The following Friday, Van was in his office at home and pushed away from his desk. It’d been a slow week, but he was learning rapidly about the businesses he’d inherited.

He was learning more about himself in the process too.

He’d spent days going through everything his father had said in his head and finally decided he had to let it go.

There was no reason to dwell on any of it.

When his phone rang, he saw it was Jarrett Bond.

“Hi,” he said. “Got anything new?”

“Landon Dickson has a history of vandalism,” Jarrett said. “We’ve got video of him getting off the ferry on Saturday morning and then leaving Sunday morning. He was with a group and they rented a house for the night.”

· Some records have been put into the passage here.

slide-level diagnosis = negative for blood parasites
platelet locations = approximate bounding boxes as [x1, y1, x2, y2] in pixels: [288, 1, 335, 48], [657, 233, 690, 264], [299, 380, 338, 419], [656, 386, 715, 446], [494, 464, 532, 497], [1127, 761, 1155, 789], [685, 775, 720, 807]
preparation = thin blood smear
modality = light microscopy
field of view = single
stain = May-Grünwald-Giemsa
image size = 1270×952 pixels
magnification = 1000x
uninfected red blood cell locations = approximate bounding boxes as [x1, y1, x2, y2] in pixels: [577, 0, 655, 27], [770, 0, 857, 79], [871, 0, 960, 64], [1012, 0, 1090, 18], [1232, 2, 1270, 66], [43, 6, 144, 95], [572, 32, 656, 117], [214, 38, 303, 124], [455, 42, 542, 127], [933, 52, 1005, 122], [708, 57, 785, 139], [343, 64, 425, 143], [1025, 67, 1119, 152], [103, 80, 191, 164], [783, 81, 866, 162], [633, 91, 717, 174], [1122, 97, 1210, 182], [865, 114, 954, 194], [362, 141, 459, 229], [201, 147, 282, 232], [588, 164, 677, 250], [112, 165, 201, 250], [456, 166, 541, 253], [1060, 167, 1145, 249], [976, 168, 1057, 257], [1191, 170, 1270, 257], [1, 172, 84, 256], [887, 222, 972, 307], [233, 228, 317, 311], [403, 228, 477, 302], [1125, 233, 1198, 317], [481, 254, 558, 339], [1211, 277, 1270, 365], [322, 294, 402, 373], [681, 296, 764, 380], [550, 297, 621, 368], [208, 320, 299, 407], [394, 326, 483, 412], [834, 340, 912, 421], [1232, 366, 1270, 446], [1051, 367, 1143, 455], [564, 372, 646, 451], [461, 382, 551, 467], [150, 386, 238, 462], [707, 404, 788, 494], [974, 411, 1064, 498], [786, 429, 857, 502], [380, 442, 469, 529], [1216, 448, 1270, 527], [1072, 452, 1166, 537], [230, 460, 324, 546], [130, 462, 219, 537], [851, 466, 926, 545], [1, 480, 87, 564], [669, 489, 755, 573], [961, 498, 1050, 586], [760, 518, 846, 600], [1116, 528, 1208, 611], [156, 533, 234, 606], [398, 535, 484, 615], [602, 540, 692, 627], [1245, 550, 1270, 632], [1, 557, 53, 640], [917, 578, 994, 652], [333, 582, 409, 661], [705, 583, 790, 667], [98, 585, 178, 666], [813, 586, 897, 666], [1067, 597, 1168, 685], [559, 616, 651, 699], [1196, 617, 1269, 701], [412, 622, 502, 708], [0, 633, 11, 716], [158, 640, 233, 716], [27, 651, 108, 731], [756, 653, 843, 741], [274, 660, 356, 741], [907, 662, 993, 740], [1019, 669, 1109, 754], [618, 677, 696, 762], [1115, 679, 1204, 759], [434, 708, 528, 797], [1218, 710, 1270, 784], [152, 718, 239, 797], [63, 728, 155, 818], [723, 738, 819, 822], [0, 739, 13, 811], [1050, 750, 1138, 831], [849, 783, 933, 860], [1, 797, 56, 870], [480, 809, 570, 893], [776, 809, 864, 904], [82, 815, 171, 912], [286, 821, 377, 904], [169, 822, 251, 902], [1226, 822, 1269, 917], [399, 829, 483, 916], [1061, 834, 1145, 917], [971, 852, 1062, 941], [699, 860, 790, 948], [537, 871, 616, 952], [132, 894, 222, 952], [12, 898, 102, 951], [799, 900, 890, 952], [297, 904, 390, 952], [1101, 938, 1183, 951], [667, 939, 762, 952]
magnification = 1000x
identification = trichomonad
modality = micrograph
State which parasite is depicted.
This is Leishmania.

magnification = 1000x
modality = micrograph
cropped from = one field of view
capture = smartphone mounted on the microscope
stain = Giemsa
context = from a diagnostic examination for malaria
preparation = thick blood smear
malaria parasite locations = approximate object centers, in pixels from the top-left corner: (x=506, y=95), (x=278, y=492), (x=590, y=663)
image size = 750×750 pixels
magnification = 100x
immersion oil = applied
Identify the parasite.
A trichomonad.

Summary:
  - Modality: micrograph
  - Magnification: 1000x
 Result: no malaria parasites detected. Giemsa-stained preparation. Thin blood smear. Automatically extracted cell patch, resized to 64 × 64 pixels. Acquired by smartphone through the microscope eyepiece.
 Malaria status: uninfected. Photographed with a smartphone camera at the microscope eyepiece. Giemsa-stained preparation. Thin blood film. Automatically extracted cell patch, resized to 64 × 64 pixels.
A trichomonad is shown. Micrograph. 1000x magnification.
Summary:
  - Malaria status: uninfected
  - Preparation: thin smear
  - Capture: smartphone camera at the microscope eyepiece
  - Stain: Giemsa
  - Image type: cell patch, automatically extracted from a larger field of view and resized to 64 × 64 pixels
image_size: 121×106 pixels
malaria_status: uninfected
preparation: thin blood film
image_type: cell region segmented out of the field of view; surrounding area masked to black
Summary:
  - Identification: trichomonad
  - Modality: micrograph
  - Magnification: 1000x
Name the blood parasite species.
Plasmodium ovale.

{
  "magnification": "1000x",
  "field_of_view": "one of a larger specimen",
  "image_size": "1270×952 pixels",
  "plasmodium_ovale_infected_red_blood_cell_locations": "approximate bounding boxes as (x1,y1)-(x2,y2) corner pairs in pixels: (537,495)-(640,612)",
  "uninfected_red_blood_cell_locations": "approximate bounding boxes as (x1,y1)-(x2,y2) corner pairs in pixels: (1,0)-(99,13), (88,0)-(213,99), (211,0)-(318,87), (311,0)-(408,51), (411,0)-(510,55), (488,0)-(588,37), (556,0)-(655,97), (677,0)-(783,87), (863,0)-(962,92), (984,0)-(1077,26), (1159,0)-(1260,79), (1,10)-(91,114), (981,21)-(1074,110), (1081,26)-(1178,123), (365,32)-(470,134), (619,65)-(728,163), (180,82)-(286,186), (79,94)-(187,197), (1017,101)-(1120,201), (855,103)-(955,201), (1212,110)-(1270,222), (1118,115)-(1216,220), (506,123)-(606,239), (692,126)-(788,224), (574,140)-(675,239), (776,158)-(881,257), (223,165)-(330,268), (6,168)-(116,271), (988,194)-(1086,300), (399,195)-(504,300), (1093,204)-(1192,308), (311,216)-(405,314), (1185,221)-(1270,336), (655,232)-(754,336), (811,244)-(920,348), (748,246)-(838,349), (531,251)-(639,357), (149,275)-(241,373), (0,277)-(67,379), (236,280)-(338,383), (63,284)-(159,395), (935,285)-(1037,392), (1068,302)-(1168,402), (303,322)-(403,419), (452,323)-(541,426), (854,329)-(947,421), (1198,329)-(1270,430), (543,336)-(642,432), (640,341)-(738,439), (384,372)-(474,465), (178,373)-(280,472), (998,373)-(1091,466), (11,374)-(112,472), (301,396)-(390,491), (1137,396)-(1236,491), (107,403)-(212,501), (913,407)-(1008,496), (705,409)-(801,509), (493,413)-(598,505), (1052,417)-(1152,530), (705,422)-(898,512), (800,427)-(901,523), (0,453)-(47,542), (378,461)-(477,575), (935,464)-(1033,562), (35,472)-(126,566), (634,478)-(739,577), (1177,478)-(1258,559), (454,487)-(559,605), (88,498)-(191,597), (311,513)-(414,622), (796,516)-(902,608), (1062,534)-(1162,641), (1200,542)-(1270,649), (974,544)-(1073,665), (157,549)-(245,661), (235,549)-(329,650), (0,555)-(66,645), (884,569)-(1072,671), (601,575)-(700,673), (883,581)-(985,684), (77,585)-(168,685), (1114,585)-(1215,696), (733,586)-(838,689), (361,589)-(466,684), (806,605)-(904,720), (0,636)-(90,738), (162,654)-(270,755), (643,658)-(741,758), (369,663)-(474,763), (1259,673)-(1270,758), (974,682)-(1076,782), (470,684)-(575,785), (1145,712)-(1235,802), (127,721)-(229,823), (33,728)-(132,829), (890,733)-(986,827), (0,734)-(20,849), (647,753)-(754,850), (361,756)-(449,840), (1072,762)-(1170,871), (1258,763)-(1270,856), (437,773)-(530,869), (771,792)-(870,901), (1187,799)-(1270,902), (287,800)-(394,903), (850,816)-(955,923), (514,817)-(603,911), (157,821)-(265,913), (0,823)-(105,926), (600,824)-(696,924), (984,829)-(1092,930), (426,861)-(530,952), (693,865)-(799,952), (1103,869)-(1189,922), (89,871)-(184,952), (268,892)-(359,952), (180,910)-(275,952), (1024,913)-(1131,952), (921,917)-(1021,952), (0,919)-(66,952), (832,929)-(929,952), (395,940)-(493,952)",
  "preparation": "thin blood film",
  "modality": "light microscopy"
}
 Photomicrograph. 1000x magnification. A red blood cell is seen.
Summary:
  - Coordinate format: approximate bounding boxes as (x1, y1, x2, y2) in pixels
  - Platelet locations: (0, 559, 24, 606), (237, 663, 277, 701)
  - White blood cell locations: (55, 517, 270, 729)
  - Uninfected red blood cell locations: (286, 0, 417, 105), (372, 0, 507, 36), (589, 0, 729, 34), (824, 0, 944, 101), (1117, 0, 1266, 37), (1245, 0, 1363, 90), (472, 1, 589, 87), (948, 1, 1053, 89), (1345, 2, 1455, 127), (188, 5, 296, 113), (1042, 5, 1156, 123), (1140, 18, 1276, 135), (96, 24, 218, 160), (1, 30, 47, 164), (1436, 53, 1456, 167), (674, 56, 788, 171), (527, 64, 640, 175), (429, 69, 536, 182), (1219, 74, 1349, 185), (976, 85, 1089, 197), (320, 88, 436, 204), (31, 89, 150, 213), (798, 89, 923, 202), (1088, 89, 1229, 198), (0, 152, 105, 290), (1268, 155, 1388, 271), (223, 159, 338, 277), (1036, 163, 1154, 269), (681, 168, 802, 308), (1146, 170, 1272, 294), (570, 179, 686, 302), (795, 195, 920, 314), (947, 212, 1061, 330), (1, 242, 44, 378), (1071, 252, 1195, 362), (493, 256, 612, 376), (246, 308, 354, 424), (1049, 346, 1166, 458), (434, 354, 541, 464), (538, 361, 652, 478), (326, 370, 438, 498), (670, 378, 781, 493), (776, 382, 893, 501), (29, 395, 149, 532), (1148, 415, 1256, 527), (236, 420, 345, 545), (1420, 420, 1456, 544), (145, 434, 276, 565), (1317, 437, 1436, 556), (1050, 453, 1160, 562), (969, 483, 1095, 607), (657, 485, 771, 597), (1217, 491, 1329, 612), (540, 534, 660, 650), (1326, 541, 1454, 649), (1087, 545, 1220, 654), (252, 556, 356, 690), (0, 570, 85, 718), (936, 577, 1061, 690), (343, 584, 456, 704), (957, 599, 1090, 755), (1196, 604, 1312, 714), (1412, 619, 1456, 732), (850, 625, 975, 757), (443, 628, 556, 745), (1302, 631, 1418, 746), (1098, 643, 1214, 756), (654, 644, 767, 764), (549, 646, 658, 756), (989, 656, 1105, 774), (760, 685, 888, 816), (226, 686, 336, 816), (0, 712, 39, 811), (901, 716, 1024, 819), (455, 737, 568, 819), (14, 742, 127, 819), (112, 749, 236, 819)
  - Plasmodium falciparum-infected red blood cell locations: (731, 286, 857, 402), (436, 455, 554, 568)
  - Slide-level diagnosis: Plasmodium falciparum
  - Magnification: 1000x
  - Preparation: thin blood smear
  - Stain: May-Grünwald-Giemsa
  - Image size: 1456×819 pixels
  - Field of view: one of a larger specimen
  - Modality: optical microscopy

“Partying again?” he asked, remembering the name from that rowdy noise incident at his hotel. That didn’t make him guilty, but it was twice now the guy was in a group of people. First in the hotel months ago and second on the island.

“There was a noise complaint,” Jarrett said. “Which is why it was hard for him to deny having been here and he knew it.”

“I know you asked him if he was at my house or Kelsey’s,” he said. “What was his answer?”

“He admitted to doing that to Kelsey’s house,” Jarrett said. “He swears it wasn’t him that broke into your house.”

“Why admit one and not the other?” he asked.

“I don’t know, but I thought the same thing,” Jarrett said. “He was adamant that he only did the one. Said he was put up to it for making everything that happened at the hotel in October go away. The disturbing of the peace and being thrown out.”

“Oh really?” he asked. “And who put him up to it? Or did the cat find his tongue and now he’s got a lawyer too?”

“No, he sang like a bird on the first day of spring,” Jarrett said, laughing. “Someone named Carl Mason.”

“Shit,” he said. “That’s the security guard from one of my hotels. Kelsey got in his face over his inability to do his job a few months ago.”

Jarrett snickered. “She’s got some balls on her.”

“Yeah, she does,” he said. And he realized he loved that about her.

No one would push her around.

No one could pull something over on her. Ever.

She’d believe what she wanted to believe and voiced it on top of it.

He needed that in his life more than he ever thought he did.